### DIE AUFGABE:
Benenne in den folgenden Daten „arched window“ überall in „rounded window“ um und gib sie sonst unverändert wieder, aber ohne die Bilder.

######

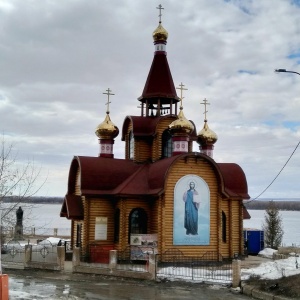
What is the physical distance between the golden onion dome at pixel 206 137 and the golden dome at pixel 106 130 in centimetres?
461

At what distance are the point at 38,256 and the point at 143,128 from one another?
763 cm

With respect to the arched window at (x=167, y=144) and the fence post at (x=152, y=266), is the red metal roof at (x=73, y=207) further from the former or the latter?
the fence post at (x=152, y=266)

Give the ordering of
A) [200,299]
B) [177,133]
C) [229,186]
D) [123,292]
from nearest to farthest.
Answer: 1. [200,299]
2. [123,292]
3. [177,133]
4. [229,186]

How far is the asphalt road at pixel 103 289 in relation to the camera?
13.4 meters

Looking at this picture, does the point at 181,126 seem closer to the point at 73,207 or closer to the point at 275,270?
the point at 73,207

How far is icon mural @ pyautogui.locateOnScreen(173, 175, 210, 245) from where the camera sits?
2016 centimetres

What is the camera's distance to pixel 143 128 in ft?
76.9

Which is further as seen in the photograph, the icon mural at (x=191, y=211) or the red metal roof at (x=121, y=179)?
the red metal roof at (x=121, y=179)

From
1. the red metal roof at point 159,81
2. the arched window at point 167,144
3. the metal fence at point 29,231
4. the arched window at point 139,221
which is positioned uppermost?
the red metal roof at point 159,81

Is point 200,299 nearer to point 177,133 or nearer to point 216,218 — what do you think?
point 216,218

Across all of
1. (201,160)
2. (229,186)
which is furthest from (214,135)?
(201,160)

######

### FERTIGE LÖSUNG:
What is the physical distance between the golden onion dome at pixel 206 137 and the golden dome at pixel 106 130 in centimetres?
461

At what distance are the point at 38,256 and the point at 143,128 from one another?
763 cm

With respect to the rounded window at (x=167, y=144) and the fence post at (x=152, y=266), is the red metal roof at (x=73, y=207) further from the former or the latter?
the fence post at (x=152, y=266)

Give the ordering of
A) [200,299]
B) [177,133]
C) [229,186]
D) [123,292]
from nearest to farthest.
Answer: 1. [200,299]
2. [123,292]
3. [177,133]
4. [229,186]

How far is the asphalt road at pixel 103 289 in relation to the camera?
13.4 meters

Looking at this picture, does the point at 181,126 seem closer to the point at 73,207 or closer to the point at 275,270?
the point at 73,207

How far is icon mural @ pyautogui.locateOnScreen(173, 175, 210, 245) from where the camera sits?
2016 centimetres

What is the camera's distance to pixel 143 128 in ft?
76.9

Which is further as seen in the photograph, the icon mural at (x=191, y=211) or the red metal roof at (x=121, y=179)?
the red metal roof at (x=121, y=179)

From
1. the red metal roof at point 159,81
2. the rounded window at point 167,144
3. the metal fence at point 29,231
4. the rounded window at point 139,221
which is positioned uppermost?
the red metal roof at point 159,81

Is point 200,299 nearer to point 177,133 or nearer to point 216,218 — what do you think?
point 216,218

Across all of
1. (201,160)
2. (229,186)
which is furthest from (214,135)?
(201,160)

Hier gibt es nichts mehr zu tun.